▸ **Passage to read**
*-*-*

Current Research





Below are brief descriptions of some of the projects I have been involved and interested in during my PhD at Caltech. I have worked on some of these projects more extensively than others. In general my work has focused on using different machine learning algorithms to effectively learn representation of sensory data, mostly visual sensory data.


Generative vs. Discriminative Learning of Object Categories





From CVPR2005

How can we learn to distinguish between visually similar object categories? A good model must encompass enough information to accurately describe the variability within a category while simultaneously having enough discriminative power to discriminate between different categories. Generative classifiers model the joint distribution of the input and class while discriminative classifiers model the conditional distribution of the class given then data. We explore discriminative methods in the form of (1) Conditional Likelihood, and (2) Fisher Kernels and compared them to their generative counterparts. We find that discriminative methods are often useful in creating distinct representations for very similar object categories. In addition, we found that Fisher Kernels in conjunction with generative Constellation Models (hybrid generative-discriminative models) can provide a powerful framework which allows one to conveniently combine multiple object models and transfer knowledge between object classes. Joint work with Max Welling (UC Irvine). (References: CVPR2005, ICCV2005, NIPS2006, IJCV in review).

*-*-*

Answer these questions from the research page:
1. At which institution was the PhD work carried out?
2. What do generative classifiers model?
3. Who was the joint work on object categories done with?
These entries come from a separate source unrelated to the research page.

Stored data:
*-*-*

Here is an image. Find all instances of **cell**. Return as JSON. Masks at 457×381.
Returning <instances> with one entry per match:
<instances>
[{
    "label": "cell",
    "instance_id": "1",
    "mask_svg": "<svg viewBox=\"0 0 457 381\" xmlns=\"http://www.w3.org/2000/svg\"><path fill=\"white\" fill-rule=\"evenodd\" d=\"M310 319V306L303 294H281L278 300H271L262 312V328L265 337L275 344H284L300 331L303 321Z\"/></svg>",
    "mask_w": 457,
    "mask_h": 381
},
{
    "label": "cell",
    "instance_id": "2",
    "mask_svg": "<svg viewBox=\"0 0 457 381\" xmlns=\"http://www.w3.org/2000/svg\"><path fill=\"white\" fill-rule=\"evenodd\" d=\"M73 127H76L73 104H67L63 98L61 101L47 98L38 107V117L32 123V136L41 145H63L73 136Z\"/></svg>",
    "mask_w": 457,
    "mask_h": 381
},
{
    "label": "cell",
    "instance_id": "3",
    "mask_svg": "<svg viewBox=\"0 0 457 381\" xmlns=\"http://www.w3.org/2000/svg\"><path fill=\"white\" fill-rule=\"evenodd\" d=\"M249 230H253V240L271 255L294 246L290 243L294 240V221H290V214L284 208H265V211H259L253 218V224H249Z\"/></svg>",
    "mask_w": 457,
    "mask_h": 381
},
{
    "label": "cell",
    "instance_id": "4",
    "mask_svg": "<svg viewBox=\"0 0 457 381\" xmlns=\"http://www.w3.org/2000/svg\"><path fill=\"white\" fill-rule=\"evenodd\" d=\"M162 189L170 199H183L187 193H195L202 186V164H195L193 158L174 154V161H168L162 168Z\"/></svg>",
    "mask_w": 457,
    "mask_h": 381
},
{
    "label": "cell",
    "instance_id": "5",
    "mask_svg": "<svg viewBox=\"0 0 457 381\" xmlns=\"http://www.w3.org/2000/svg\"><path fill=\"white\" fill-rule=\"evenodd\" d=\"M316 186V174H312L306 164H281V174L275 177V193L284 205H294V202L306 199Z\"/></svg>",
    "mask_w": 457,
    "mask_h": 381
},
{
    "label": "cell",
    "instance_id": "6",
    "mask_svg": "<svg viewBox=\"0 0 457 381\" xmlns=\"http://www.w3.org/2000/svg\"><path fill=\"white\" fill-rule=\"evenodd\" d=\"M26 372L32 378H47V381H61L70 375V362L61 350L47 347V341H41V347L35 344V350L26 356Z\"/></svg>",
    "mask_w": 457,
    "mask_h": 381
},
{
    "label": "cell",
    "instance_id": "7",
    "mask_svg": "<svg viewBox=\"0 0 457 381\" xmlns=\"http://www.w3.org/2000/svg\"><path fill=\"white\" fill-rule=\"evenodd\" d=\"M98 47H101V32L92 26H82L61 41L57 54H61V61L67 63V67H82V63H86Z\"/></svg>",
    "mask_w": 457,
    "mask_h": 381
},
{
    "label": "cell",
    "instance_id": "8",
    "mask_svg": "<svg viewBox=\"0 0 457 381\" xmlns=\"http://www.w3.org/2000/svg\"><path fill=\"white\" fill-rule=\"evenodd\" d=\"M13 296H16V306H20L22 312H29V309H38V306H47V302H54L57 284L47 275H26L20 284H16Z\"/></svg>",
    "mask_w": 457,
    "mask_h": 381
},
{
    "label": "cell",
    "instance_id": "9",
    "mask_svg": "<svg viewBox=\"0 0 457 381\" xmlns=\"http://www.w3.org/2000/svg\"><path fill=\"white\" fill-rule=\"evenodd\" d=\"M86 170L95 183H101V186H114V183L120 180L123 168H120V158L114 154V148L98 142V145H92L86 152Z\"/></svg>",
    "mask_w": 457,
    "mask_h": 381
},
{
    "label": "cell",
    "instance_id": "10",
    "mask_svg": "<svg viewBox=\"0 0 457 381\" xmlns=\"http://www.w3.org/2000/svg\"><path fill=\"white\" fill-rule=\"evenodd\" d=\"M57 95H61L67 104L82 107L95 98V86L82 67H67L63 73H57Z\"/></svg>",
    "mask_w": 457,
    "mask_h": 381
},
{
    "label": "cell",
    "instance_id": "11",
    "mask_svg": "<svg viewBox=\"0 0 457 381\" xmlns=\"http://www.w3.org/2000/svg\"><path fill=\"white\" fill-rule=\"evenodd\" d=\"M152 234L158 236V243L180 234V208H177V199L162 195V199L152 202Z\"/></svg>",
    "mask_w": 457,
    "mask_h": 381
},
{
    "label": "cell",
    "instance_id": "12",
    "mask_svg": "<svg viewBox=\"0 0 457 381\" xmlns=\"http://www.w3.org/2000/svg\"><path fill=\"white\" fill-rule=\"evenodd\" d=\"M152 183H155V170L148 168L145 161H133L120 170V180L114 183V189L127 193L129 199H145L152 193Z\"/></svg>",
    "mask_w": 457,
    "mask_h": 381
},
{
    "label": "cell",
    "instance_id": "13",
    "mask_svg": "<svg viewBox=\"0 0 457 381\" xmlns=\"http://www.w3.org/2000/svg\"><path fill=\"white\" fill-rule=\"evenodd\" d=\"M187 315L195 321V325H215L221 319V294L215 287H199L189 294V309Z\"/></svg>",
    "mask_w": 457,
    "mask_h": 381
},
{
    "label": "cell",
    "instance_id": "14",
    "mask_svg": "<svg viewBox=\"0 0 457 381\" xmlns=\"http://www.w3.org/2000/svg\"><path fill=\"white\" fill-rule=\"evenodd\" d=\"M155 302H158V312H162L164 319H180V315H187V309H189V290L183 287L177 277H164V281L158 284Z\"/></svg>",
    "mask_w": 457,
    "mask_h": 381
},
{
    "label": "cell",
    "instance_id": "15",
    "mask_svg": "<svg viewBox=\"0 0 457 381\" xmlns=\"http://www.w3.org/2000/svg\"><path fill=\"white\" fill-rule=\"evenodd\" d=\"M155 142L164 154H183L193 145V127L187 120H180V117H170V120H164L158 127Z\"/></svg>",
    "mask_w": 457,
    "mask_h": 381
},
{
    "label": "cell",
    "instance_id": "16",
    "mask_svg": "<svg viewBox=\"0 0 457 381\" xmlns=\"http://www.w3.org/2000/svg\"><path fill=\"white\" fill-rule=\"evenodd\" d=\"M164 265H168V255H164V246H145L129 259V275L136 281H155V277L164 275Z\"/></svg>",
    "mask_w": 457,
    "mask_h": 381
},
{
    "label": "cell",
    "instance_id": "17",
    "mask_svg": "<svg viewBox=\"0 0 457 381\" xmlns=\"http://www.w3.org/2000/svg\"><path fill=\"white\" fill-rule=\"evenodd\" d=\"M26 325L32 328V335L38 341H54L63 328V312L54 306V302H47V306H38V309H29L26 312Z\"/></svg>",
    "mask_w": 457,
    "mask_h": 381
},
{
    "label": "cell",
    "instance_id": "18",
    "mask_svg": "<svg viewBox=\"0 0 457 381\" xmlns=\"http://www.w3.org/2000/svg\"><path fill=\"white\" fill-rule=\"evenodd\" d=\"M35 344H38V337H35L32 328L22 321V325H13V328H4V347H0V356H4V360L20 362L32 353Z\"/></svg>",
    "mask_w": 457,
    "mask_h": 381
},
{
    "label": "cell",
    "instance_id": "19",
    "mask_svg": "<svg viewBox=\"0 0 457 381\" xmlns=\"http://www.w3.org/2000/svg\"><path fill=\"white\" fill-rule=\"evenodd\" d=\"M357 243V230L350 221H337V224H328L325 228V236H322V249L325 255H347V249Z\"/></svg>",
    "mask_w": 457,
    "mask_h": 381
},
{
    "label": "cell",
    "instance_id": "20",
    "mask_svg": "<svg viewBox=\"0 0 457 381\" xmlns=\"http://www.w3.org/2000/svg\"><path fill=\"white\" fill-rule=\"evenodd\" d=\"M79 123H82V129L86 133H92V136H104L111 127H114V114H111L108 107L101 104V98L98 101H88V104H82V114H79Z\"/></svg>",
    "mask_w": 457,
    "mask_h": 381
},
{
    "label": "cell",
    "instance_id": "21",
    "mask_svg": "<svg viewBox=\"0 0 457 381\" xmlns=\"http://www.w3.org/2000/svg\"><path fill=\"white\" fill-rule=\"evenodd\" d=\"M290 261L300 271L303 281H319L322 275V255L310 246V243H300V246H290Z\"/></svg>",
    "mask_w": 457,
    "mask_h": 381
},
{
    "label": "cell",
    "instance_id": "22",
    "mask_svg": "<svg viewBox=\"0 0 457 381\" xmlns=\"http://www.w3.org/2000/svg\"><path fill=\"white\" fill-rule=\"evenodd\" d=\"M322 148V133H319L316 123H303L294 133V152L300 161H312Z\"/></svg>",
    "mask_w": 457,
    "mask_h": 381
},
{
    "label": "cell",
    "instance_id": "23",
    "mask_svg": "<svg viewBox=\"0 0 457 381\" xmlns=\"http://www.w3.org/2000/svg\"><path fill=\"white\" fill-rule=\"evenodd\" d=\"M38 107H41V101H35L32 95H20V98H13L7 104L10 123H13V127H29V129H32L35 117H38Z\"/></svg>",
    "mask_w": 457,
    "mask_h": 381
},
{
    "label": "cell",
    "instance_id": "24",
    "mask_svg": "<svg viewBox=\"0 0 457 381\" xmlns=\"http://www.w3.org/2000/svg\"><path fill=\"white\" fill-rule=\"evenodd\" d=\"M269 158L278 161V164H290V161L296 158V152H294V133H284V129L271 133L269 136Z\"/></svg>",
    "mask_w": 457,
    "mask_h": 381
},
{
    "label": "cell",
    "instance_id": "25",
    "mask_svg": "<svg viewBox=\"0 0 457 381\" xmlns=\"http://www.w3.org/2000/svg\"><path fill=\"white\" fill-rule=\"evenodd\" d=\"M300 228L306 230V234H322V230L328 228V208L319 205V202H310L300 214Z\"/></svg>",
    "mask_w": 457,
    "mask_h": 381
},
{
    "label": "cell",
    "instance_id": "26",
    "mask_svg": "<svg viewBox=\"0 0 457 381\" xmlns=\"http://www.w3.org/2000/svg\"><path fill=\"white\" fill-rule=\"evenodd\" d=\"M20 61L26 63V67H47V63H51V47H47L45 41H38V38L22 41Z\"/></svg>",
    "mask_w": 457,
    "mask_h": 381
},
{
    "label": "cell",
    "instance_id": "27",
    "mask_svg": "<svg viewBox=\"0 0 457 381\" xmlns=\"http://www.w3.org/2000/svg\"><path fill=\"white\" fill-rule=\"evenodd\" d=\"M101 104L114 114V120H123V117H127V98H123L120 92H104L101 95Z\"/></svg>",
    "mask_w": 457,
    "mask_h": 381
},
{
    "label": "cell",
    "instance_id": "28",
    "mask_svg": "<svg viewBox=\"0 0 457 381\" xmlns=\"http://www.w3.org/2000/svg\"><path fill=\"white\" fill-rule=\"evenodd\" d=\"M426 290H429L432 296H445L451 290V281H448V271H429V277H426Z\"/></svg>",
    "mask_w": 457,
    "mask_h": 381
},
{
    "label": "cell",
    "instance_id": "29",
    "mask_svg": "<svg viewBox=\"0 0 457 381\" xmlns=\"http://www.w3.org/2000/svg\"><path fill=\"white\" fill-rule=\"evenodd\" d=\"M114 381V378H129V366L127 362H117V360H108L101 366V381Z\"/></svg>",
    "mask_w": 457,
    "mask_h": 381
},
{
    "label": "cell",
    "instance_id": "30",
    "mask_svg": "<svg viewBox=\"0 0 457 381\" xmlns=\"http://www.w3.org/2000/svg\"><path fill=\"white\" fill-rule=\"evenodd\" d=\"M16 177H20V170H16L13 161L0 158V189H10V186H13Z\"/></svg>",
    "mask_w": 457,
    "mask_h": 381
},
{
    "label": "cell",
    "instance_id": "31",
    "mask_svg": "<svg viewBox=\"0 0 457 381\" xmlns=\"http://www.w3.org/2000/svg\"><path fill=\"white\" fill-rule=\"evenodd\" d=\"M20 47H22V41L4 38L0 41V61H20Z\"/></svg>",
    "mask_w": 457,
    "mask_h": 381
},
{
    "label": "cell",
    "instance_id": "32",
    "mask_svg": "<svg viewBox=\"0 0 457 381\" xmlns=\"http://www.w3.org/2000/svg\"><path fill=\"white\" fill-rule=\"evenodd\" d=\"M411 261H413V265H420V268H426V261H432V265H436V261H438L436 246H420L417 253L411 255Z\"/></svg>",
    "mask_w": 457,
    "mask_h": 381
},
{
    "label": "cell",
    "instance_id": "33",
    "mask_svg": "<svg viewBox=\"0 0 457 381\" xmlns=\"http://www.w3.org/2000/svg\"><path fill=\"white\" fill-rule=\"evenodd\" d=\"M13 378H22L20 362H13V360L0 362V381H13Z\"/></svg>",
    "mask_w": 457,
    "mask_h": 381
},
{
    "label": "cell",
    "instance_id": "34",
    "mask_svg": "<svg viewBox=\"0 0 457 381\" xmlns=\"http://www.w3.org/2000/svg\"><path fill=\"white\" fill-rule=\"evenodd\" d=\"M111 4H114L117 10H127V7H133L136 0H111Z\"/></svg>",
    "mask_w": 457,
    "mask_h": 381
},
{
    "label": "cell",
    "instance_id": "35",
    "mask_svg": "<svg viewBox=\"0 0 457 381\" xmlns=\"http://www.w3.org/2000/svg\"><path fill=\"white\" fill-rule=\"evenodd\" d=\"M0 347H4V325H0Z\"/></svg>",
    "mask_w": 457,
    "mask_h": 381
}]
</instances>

*-*-*

▸ **Answer to this problem**
1. Caltech
2. The joint distribution of the input and class
3. Max Welling (UC Irvine)